Image and question material
--- BEGIN ---

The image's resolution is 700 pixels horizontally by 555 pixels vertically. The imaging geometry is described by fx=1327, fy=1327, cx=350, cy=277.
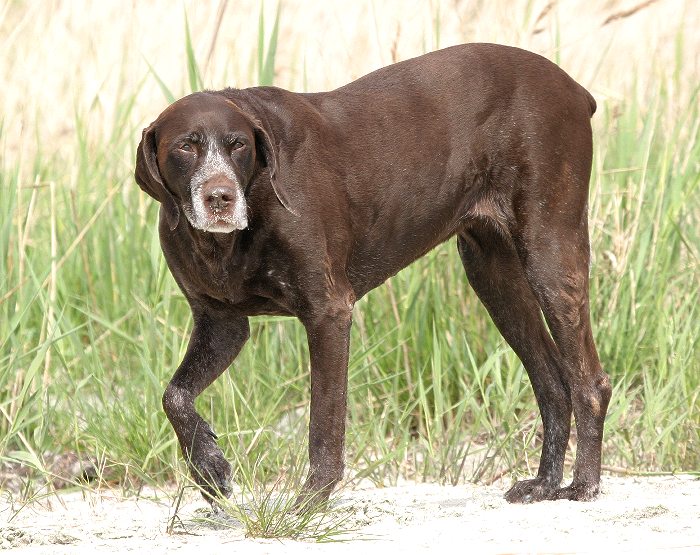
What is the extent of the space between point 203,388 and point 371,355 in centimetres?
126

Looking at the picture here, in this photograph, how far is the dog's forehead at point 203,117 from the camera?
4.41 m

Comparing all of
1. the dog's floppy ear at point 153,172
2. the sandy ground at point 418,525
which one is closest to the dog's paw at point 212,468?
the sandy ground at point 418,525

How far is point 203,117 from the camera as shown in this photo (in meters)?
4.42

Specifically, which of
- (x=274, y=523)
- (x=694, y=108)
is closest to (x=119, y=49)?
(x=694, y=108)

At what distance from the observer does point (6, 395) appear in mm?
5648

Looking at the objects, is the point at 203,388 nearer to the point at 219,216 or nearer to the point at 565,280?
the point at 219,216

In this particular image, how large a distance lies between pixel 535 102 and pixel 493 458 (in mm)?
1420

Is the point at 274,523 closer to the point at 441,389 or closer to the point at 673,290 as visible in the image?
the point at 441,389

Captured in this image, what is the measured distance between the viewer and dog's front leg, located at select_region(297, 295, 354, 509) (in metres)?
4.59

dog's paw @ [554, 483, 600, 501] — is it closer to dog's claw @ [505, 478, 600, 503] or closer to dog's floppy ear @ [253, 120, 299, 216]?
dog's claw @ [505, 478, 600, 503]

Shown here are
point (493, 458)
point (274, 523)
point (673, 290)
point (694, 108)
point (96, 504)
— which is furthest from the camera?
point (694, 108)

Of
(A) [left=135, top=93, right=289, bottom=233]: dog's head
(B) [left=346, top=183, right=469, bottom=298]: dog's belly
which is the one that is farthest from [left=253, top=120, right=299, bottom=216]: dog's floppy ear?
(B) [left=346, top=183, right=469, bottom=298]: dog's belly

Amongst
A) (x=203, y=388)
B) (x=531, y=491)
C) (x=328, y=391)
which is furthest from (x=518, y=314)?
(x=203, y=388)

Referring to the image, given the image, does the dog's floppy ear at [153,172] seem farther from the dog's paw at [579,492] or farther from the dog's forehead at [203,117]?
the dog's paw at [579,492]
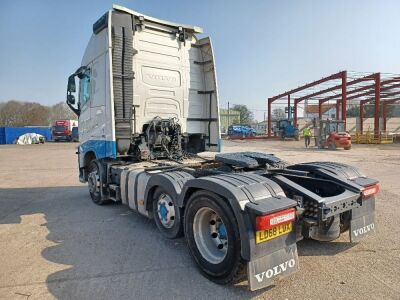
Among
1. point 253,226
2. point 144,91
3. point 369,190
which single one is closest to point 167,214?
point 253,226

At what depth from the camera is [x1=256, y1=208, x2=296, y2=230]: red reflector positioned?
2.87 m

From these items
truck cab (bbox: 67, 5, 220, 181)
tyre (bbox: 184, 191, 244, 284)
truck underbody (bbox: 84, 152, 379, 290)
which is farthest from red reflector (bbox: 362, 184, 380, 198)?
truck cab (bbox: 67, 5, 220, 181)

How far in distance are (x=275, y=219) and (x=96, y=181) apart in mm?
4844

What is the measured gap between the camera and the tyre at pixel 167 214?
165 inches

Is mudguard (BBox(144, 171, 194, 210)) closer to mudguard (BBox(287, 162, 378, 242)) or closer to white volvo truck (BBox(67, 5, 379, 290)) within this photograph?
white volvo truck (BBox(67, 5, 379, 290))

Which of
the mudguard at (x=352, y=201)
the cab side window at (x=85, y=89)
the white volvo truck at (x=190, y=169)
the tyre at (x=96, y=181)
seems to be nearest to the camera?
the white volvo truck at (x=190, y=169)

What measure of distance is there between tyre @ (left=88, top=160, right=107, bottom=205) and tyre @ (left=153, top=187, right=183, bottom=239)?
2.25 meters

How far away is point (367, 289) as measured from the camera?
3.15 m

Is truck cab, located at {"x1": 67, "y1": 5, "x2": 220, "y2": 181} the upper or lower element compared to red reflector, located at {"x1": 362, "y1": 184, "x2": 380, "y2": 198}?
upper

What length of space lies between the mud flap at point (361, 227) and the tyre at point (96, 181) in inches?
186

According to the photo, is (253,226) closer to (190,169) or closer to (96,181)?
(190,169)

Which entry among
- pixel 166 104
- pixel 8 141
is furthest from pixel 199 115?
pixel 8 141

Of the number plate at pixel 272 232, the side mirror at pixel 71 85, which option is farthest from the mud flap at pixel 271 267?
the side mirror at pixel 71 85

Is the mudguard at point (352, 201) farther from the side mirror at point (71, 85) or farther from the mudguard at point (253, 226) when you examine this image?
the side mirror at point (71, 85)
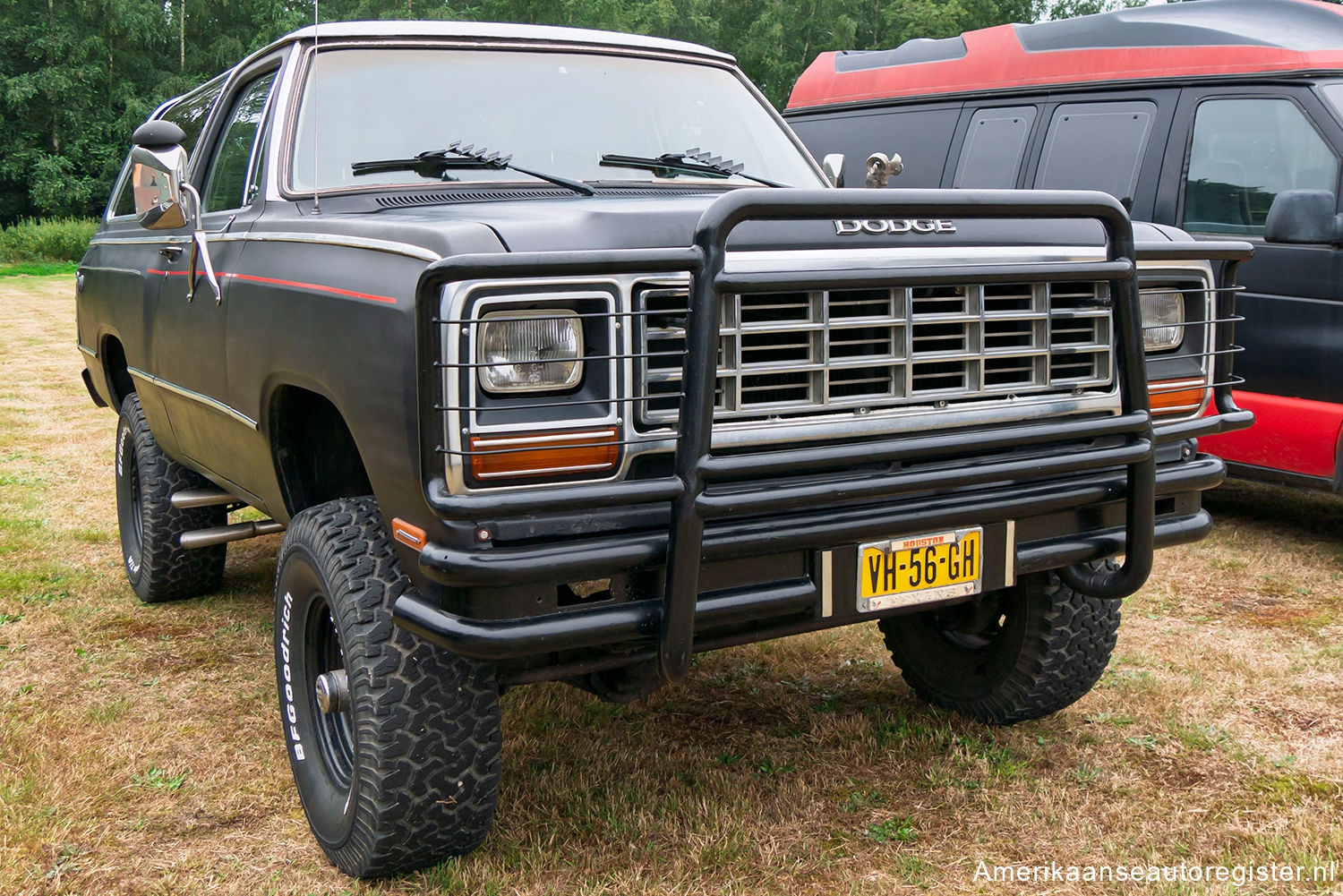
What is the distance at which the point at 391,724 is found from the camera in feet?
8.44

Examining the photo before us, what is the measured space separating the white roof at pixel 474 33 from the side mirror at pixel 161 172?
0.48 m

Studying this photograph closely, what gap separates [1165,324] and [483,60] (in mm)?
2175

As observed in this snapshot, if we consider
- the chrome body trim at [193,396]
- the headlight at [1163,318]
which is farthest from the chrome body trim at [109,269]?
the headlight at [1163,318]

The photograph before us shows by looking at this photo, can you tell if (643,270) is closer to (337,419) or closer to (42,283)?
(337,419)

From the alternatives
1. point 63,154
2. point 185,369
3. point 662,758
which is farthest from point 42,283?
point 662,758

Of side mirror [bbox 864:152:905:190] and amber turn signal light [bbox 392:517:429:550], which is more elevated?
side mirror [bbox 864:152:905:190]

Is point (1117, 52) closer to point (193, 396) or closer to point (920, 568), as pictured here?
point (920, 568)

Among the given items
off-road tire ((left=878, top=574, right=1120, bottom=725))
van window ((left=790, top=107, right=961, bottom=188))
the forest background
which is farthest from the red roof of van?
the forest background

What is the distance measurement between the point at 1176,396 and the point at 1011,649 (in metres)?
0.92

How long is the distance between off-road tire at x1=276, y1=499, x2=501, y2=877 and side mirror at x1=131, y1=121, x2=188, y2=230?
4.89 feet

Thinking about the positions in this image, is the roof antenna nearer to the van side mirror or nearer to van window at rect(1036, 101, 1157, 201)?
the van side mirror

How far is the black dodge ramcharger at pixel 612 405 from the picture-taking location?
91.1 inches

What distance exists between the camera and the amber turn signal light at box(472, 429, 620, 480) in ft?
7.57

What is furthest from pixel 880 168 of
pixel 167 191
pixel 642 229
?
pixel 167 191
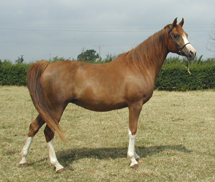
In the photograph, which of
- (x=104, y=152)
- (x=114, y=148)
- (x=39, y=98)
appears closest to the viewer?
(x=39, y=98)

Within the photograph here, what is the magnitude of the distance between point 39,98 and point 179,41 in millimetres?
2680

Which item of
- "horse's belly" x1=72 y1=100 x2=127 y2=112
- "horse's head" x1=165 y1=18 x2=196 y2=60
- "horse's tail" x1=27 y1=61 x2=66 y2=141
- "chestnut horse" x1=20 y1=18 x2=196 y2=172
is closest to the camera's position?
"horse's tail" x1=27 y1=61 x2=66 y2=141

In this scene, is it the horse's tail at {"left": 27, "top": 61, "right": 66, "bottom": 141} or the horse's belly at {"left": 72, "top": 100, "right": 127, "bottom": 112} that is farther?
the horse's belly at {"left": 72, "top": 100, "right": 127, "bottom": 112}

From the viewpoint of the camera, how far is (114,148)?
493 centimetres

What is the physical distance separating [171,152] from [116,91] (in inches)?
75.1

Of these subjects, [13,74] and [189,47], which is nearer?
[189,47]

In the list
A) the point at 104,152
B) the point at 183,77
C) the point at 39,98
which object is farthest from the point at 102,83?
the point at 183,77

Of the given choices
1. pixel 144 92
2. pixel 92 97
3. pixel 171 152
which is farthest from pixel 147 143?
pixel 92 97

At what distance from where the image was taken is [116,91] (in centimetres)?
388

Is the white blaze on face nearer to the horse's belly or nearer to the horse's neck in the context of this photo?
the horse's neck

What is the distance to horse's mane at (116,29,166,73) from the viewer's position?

--- END ---

--- Set task ---
Could you rewrite all of the material above with every instance of "from the camera" swapped for "from the lens" and everything else unchanged? Leave the pictures out of your answer.

--- Response to this exercise ---
The image's resolution is 700 pixels horizontally by 555 pixels vertically. The imaging geometry is described by fx=1327, fy=1327, cx=350, cy=277.
What is the extent of the space between point 203,388 and point 371,355 in centimetres?
126

Looking at the picture here, in this photograph, how far is the dog's forehead at point 203,117 from the lens?
4.41 m

Comparing all of
1. the dog's floppy ear at point 153,172
2. the sandy ground at point 418,525
which one is closest to the dog's paw at point 212,468?
the sandy ground at point 418,525

How far is point 203,117 from the lens as shown in this photo (in meters)?
4.42

Specifically, which of
- (x=274, y=523)
- (x=694, y=108)
is closest to (x=119, y=49)?
(x=694, y=108)

At what distance from the observer does point (6, 395) appear in mm?
5648

Looking at the objects, is the point at 203,388 nearer to the point at 219,216 or nearer to the point at 565,280?
the point at 219,216

In this particular image, how large a distance lies between pixel 535 102 and pixel 493 458 (in mm)?
1420

Is the point at 274,523 closer to the point at 441,389 or closer to the point at 673,290 as visible in the image?
the point at 441,389

Captured in this image, what is the measured distance between the viewer and dog's front leg, located at select_region(297, 295, 354, 509) (in metres)?
4.59

dog's paw @ [554, 483, 600, 501] — is it closer to dog's claw @ [505, 478, 600, 503] or closer to dog's floppy ear @ [253, 120, 299, 216]?
dog's claw @ [505, 478, 600, 503]

Shown here are
point (493, 458)
point (274, 523)
point (673, 290)
point (694, 108)
point (96, 504)
— which is furthest from the lens?
point (694, 108)

Of
(A) [left=135, top=93, right=289, bottom=233]: dog's head
(B) [left=346, top=183, right=469, bottom=298]: dog's belly
which is the one that is farthest from [left=253, top=120, right=299, bottom=216]: dog's floppy ear?
(B) [left=346, top=183, right=469, bottom=298]: dog's belly

Amongst
A) (x=203, y=388)
B) (x=531, y=491)
C) (x=328, y=391)
which is furthest from (x=518, y=314)?
(x=203, y=388)

Referring to the image, given the image, does the dog's floppy ear at [153,172] seem farther from the dog's paw at [579,492] or farther from the dog's forehead at [203,117]?
the dog's paw at [579,492]
Among
1. point 253,226
2. point 144,91
3. point 369,190
which single one is closest to point 167,214?
point 253,226

At what depth from the lens is [x1=256, y1=208, x2=296, y2=230]: red reflector positioned?
2.87 m

From these items
truck cab (bbox: 67, 5, 220, 181)
tyre (bbox: 184, 191, 244, 284)
truck underbody (bbox: 84, 152, 379, 290)
which is farthest from red reflector (bbox: 362, 184, 380, 198)?
truck cab (bbox: 67, 5, 220, 181)

How far in distance are (x=275, y=219) and (x=96, y=181) apart in mm?
4844

What is the measured gap between the camera and the tyre at pixel 167 214?
165 inches

Is mudguard (BBox(144, 171, 194, 210)) closer to mudguard (BBox(287, 162, 378, 242)) or closer to white volvo truck (BBox(67, 5, 379, 290)) within this photograph?
white volvo truck (BBox(67, 5, 379, 290))

Which of
the mudguard at (x=352, y=201)
the cab side window at (x=85, y=89)
the white volvo truck at (x=190, y=169)
the tyre at (x=96, y=181)
seems to be nearest to the camera?
the white volvo truck at (x=190, y=169)

What measure of distance is there between tyre @ (left=88, top=160, right=107, bottom=205) and tyre @ (left=153, top=187, right=183, bottom=239)?
2.25 meters

How far away is point (367, 289) as measured from the lens?
3.15 m

Is truck cab, located at {"x1": 67, "y1": 5, "x2": 220, "y2": 181} the upper or lower element compared to red reflector, located at {"x1": 362, "y1": 184, "x2": 380, "y2": 198}?
upper

What length of space lies between the mud flap at point (361, 227) and the tyre at point (96, 181) in inches?
186

According to the photo, is (253,226) closer to (190,169) or closer to (96,181)?
(190,169)

Which entry among
- pixel 166 104
- pixel 8 141
is furthest from pixel 199 115?
pixel 8 141

Of the number plate at pixel 272 232, the side mirror at pixel 71 85, which option is farthest from the mud flap at pixel 271 267?
the side mirror at pixel 71 85

Is the mudguard at point (352, 201) farther from the side mirror at point (71, 85) or farther from the mudguard at point (253, 226) when you examine this image?
the side mirror at point (71, 85)
What is the distance at which the point at 391,724 is found from the lens in feet?
8.44

Examining the photo before us, what is the measured space separating the white roof at pixel 474 33 from the side mirror at pixel 161 172?
0.48 m

Studying this photograph closely, what gap separates [1165,324] and [483,60] (in mm)?
2175

As observed in this snapshot, if we consider
- the chrome body trim at [193,396]
- the headlight at [1163,318]
which is farthest from the chrome body trim at [109,269]?
the headlight at [1163,318]

The photograph before us shows by looking at this photo, can you tell if (643,270) is closer to (337,419) or closer to (42,283)?
(337,419)

From the alternatives
1. point 63,154
2. point 185,369
3. point 662,758
which is farthest from point 42,283?
point 662,758

Of side mirror [bbox 864:152:905:190] and amber turn signal light [bbox 392:517:429:550], which is more elevated?
side mirror [bbox 864:152:905:190]

Is point (1117, 52) closer to point (193, 396) or closer to point (920, 568), as pictured here?
point (920, 568)

Among the given items
off-road tire ((left=878, top=574, right=1120, bottom=725))
van window ((left=790, top=107, right=961, bottom=188))
the forest background
which is farthest from the red roof of van?
the forest background

What is the distance measurement between the point at 1176,396 and the point at 1011,649 (in metres)?
0.92

How long is the distance between off-road tire at x1=276, y1=499, x2=501, y2=877 and side mirror at x1=131, y1=121, x2=188, y2=230?
4.89 feet

Thinking about the positions in this image, is the roof antenna nearer to the van side mirror or nearer to van window at rect(1036, 101, 1157, 201)?
the van side mirror

How far is the black dodge ramcharger at pixel 612 405 from the picture-taking location?
91.1 inches

What distance exists between the camera and the amber turn signal light at box(472, 429, 620, 480) in ft?
7.57

What is furthest from pixel 880 168 of
pixel 167 191
pixel 642 229
?
pixel 167 191
In the photograph, which of
- (x=104, y=152)
- (x=114, y=148)
- (x=39, y=98)
appears closest to the viewer?
(x=39, y=98)

Within the photograph here, what is the magnitude of the distance between point 39,98 and point 179,41 in millimetres?
2680

Which item of
- "horse's belly" x1=72 y1=100 x2=127 y2=112
- "horse's head" x1=165 y1=18 x2=196 y2=60
- "horse's tail" x1=27 y1=61 x2=66 y2=141
- "chestnut horse" x1=20 y1=18 x2=196 y2=172
is closest to the camera's position?
"horse's tail" x1=27 y1=61 x2=66 y2=141

In this scene, is it the horse's tail at {"left": 27, "top": 61, "right": 66, "bottom": 141} or the horse's belly at {"left": 72, "top": 100, "right": 127, "bottom": 112} that is farther?
the horse's belly at {"left": 72, "top": 100, "right": 127, "bottom": 112}

From the viewpoint of the camera, how far is (114,148)?
493 centimetres

What is the physical distance separating [171,152] from [116,91] (in inches)?
75.1

Of these subjects, [13,74] and [189,47], which is nearer?
[189,47]

In the list
A) the point at 104,152
B) the point at 183,77
C) the point at 39,98
which object is farthest from the point at 102,83?
the point at 183,77

Of the given choices
1. pixel 144 92
2. pixel 92 97
3. pixel 171 152
which is farthest from pixel 147 143?
pixel 92 97

At what distance from where the image was taken is [116,91] (in centimetres)?
388

Is the white blaze on face nearer to the horse's belly or nearer to the horse's neck in the context of this photo?
the horse's neck

What is the distance to horse's mane at (116,29,166,73) from the viewer's position?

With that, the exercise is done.